A vida se renova no Pantanal, mas não se espera uma grande cheia
Depois de quatro anos (2019 a 2022) de seca no Pantanal, com período crítico de queimadas, impactos incalculáveis na fauna e flora e consequências também na qualidade da água dos rios, a intensidade das chuvas neste primeiro semestre do ano na bacia do Rio Paraguai mudou o cenário do bioma, não apenas na vegetação, recuperando-se das cinzas.
A vida se renova na terra e na água e o Pantanal entra em processo (ainda lento) de recuperação.
Com mudanças no comportamento das águas – “neste ano, as bacias hidrográficas do Sul do Pantanal estão recebendo mais chuvas do que as do Norte, o contrário do que normalmente ocorre”, observa o pesquisador Agostinho Catella, da Embrapa Pantanal -, o Rio Paraguai atingiu 5,94 metros em Porto Murtinho, no extremo sudoeste, na primeira semana de março.
Neste mês, entre 2020 e 2022, a média na mesma régua foi inferior a 3,30 metros.

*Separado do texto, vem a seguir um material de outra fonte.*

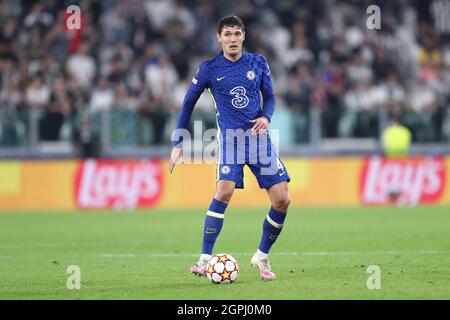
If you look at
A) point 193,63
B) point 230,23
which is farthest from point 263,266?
point 193,63

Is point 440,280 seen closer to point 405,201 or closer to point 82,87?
point 405,201

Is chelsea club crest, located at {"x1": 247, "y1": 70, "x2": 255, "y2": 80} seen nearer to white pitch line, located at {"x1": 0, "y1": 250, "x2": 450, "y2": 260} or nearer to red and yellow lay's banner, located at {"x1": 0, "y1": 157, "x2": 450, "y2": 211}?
white pitch line, located at {"x1": 0, "y1": 250, "x2": 450, "y2": 260}

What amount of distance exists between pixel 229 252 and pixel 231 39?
3975mm

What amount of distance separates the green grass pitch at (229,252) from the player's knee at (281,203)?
69 centimetres

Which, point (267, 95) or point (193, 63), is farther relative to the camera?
point (193, 63)

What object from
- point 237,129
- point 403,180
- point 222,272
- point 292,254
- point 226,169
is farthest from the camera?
point 403,180

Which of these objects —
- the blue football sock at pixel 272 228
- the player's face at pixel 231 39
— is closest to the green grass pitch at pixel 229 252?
the blue football sock at pixel 272 228

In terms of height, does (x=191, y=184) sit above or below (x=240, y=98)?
below

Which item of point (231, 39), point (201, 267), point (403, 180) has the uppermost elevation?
point (231, 39)

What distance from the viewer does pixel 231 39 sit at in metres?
10.2

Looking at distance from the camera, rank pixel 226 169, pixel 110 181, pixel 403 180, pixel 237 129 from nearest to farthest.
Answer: pixel 226 169
pixel 237 129
pixel 110 181
pixel 403 180

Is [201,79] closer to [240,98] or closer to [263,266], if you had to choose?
[240,98]

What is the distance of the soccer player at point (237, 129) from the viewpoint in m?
10.2

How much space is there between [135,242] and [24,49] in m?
10.9
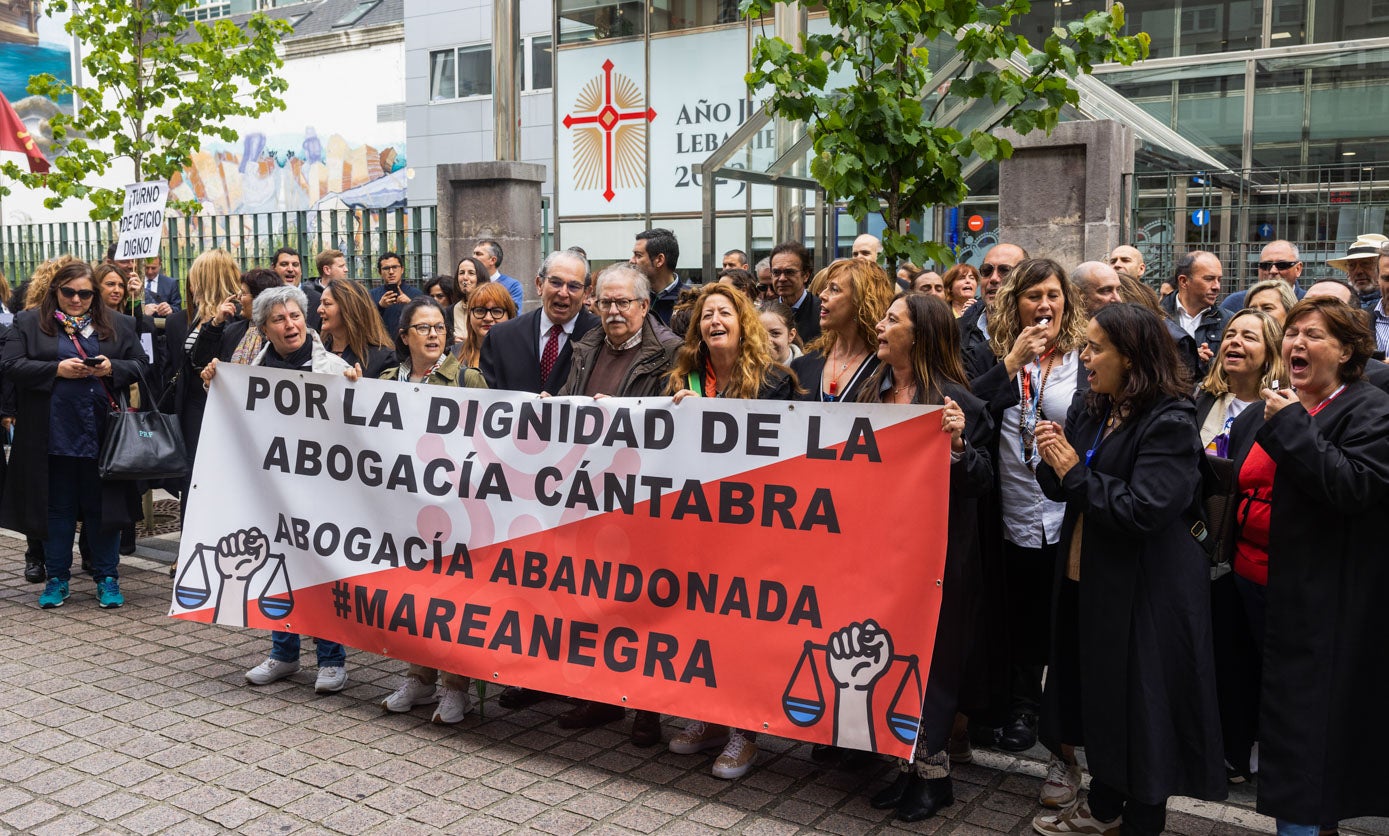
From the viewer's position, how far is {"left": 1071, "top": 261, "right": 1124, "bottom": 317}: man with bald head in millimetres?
5977

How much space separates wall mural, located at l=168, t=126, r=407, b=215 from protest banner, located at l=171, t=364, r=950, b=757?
34.6 m

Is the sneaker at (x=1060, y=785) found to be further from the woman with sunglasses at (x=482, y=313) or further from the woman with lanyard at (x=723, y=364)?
the woman with sunglasses at (x=482, y=313)

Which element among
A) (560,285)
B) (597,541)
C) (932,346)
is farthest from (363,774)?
(932,346)

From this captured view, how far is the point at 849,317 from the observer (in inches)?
207

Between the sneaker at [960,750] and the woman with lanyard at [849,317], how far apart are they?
150cm

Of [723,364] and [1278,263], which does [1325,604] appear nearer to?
[723,364]

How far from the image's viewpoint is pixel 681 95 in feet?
43.6

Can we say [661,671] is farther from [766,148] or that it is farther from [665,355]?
[766,148]

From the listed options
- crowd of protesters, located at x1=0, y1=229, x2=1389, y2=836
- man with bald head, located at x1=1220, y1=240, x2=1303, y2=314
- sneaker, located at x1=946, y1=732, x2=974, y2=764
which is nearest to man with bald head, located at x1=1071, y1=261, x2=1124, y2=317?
crowd of protesters, located at x1=0, y1=229, x2=1389, y2=836

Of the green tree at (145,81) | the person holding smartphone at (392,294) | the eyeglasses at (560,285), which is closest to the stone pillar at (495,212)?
the person holding smartphone at (392,294)

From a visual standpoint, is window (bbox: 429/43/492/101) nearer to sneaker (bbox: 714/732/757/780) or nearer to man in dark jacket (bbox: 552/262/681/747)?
man in dark jacket (bbox: 552/262/681/747)

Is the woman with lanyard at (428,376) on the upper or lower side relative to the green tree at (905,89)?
lower

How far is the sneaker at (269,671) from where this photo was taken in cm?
626

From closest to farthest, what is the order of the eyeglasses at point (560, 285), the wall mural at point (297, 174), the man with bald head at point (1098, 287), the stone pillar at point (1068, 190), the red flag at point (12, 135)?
1. the man with bald head at point (1098, 287)
2. the eyeglasses at point (560, 285)
3. the stone pillar at point (1068, 190)
4. the red flag at point (12, 135)
5. the wall mural at point (297, 174)
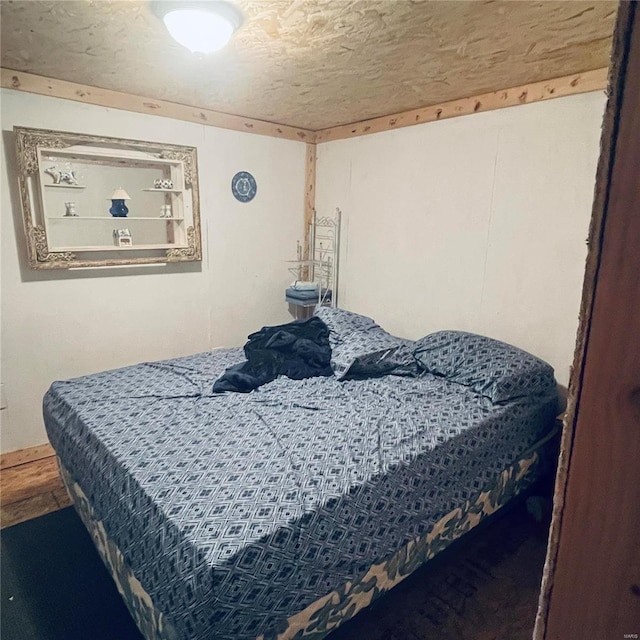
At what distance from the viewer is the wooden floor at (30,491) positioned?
232 centimetres

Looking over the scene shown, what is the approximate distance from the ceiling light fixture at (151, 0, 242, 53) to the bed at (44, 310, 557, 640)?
162 centimetres

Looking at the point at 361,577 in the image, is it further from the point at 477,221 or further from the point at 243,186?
Answer: the point at 243,186

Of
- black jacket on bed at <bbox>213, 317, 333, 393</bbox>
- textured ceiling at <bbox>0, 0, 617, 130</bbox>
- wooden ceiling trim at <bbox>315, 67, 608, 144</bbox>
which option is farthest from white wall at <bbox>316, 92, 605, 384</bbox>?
black jacket on bed at <bbox>213, 317, 333, 393</bbox>

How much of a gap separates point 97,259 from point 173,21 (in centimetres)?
171

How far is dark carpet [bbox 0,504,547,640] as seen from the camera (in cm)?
166

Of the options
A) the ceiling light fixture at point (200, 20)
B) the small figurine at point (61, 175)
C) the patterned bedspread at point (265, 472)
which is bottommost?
the patterned bedspread at point (265, 472)

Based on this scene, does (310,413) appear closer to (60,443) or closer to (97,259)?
(60,443)

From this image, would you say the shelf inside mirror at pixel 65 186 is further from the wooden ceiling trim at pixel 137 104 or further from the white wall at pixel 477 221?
the white wall at pixel 477 221

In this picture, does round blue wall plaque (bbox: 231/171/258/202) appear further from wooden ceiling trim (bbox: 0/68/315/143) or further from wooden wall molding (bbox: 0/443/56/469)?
wooden wall molding (bbox: 0/443/56/469)

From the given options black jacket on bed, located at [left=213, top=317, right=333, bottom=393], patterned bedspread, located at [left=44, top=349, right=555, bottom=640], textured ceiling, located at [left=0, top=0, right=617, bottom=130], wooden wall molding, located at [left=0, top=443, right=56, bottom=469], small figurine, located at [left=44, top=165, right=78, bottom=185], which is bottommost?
wooden wall molding, located at [left=0, top=443, right=56, bottom=469]

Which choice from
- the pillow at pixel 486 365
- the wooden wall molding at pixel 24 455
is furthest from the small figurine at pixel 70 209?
the pillow at pixel 486 365

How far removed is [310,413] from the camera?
2.09 metres

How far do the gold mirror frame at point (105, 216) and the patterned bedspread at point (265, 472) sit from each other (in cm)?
84

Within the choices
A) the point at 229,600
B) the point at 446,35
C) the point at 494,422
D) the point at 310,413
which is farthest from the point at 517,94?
the point at 229,600
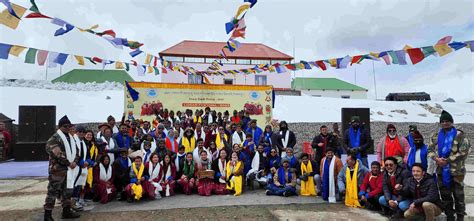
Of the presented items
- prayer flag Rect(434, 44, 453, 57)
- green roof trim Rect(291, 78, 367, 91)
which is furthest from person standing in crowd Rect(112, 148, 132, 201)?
green roof trim Rect(291, 78, 367, 91)

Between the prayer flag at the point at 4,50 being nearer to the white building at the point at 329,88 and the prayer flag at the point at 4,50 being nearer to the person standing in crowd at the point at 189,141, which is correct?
the person standing in crowd at the point at 189,141

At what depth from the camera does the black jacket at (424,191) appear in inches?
154

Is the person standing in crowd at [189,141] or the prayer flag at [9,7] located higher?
the prayer flag at [9,7]

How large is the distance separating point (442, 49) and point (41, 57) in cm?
857

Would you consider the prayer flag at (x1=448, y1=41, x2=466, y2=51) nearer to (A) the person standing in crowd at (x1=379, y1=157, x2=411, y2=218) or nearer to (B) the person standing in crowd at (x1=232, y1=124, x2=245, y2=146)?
(A) the person standing in crowd at (x1=379, y1=157, x2=411, y2=218)

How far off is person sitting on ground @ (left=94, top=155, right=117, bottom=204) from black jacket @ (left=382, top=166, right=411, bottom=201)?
15.7 ft

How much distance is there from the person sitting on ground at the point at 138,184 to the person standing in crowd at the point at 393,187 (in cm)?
407

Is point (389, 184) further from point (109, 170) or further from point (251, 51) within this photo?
point (251, 51)

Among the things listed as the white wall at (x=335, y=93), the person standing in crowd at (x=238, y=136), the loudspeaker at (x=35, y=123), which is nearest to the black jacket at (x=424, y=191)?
Answer: the person standing in crowd at (x=238, y=136)

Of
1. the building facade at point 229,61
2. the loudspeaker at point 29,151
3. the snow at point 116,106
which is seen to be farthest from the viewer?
the building facade at point 229,61

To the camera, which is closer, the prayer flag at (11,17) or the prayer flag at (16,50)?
the prayer flag at (11,17)

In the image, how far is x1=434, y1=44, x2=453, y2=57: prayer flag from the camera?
572 cm

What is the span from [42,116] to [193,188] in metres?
7.28

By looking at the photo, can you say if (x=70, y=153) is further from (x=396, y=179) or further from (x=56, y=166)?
(x=396, y=179)
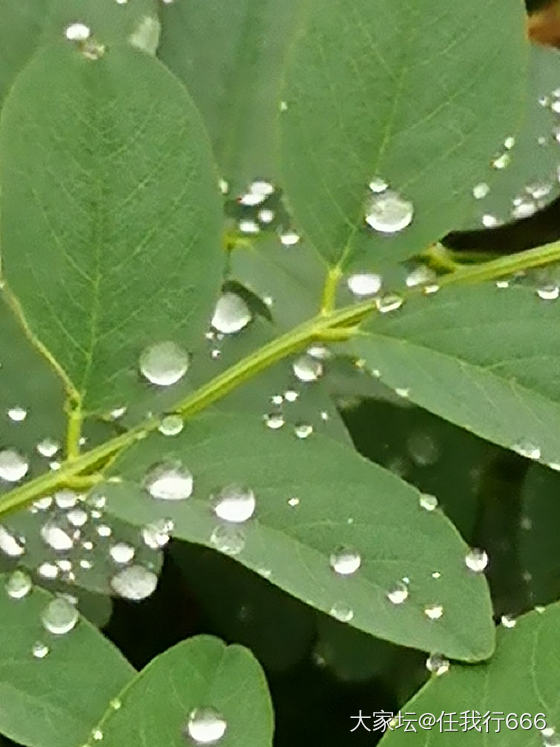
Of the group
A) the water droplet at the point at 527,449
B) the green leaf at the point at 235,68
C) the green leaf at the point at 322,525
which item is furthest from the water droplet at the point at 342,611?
the green leaf at the point at 235,68

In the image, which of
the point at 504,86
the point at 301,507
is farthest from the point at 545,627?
the point at 504,86

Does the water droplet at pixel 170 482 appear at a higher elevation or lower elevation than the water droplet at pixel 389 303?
lower

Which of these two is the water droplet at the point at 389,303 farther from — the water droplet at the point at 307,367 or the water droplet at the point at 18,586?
the water droplet at the point at 18,586

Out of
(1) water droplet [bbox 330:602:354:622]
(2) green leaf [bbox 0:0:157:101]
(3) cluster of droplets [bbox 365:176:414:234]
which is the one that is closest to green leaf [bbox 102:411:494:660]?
(1) water droplet [bbox 330:602:354:622]

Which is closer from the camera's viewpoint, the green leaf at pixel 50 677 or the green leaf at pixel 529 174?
the green leaf at pixel 50 677

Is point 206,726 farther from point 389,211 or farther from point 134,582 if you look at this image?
point 389,211

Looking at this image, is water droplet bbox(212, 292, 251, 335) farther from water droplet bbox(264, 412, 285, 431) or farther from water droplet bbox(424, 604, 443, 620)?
water droplet bbox(424, 604, 443, 620)
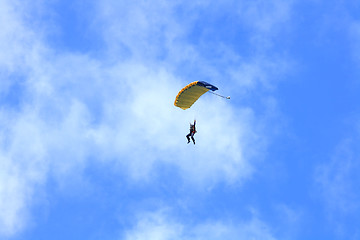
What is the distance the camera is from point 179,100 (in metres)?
61.6

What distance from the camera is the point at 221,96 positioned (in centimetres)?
5894

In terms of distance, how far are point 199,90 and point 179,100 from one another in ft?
9.44

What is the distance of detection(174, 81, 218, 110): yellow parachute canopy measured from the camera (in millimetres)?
57844

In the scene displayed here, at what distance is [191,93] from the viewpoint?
60.7 meters

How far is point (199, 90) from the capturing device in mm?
60062

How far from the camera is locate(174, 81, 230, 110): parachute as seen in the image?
2277 inches

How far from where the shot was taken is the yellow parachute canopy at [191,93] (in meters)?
57.8

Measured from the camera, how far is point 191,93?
6066cm

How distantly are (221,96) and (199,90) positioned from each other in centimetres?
267

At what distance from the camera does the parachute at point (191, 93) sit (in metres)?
57.8

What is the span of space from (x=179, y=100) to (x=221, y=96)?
207 inches

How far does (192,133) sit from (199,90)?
5073 millimetres

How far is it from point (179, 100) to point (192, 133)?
3973 millimetres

Os pantaneiros da planície comemoram a chegada das águas, postando nas redes sociais imagens de suas camionetes cruzando grandes alagados, enquanto o principal rio da bacia continua em elevação nas cabeceiras.
Em Cáceres (MT), superou 4,70 metros, nível inferior apenas a 2018 (4,96m). Essa água chegará em junho a Ladário, cidade vizinha a Corumbá, onde o Paraguai ainda está baixo (2,36m) para a média histórica (em 2018, atingiu 4,10m no período).
Mais água, mais peixe
O ressurgimento das baías e corixos e campos inundados beneficia toda a cadeia alimentar do ecossistema, do homem aos microrganismos.
A fauna, em especial as aves, ressurgiu, para deleite dos turistas e alivio dos ambientalistas, os quais fizeram estimativas subestimadas do desastre causado pelo fogo.
A pesca, em especial, terá um ano de boa produção, embora não comparada às grandes cheias (quando o nível do Rio Paraguai supera os 5m em Ladário).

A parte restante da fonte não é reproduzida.